WHAT YOU HAVE TO DO: Rewrite every line of the material below as a JSON list of strings, one string per line, leaving out blank lines.

EXTRACTED ENTRIES:
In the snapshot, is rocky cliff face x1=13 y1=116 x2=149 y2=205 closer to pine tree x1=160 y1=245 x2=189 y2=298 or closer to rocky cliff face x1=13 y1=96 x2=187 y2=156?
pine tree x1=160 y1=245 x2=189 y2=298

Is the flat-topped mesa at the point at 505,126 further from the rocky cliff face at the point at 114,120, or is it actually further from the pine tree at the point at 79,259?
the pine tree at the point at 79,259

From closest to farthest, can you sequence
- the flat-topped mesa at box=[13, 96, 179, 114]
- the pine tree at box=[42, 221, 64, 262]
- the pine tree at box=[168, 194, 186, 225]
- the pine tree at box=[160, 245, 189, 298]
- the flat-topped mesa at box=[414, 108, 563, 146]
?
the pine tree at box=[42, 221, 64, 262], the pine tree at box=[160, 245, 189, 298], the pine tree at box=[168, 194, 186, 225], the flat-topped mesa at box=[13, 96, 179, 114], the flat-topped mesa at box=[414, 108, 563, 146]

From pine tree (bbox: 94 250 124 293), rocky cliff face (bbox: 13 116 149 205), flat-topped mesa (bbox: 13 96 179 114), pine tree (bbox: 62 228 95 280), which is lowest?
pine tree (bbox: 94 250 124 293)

FINAL RESULT:
[
  "In the snapshot, is rocky cliff face x1=13 y1=116 x2=149 y2=205 closer to pine tree x1=160 y1=245 x2=189 y2=298 or closer to rocky cliff face x1=13 y1=96 x2=187 y2=156?",
  "pine tree x1=160 y1=245 x2=189 y2=298",
  "Is the flat-topped mesa at the point at 505,126 further from the rocky cliff face at the point at 114,120, or is it actually further from the pine tree at the point at 79,259?",
  "the pine tree at the point at 79,259",
  "From closest to farthest, can you sequence",
  "- the flat-topped mesa at box=[13, 96, 179, 114]",
  "- the pine tree at box=[42, 221, 64, 262]",
  "- the pine tree at box=[168, 194, 186, 225]",
  "- the pine tree at box=[160, 245, 189, 298]",
  "- the flat-topped mesa at box=[414, 108, 563, 146]",
  "?",
  "the pine tree at box=[42, 221, 64, 262], the pine tree at box=[160, 245, 189, 298], the pine tree at box=[168, 194, 186, 225], the flat-topped mesa at box=[13, 96, 179, 114], the flat-topped mesa at box=[414, 108, 563, 146]",
  "From pine tree (bbox: 94 250 124 293), rocky cliff face (bbox: 13 116 149 205), flat-topped mesa (bbox: 13 96 179 114), pine tree (bbox: 62 228 95 280), which is lowest?",
  "pine tree (bbox: 94 250 124 293)"
]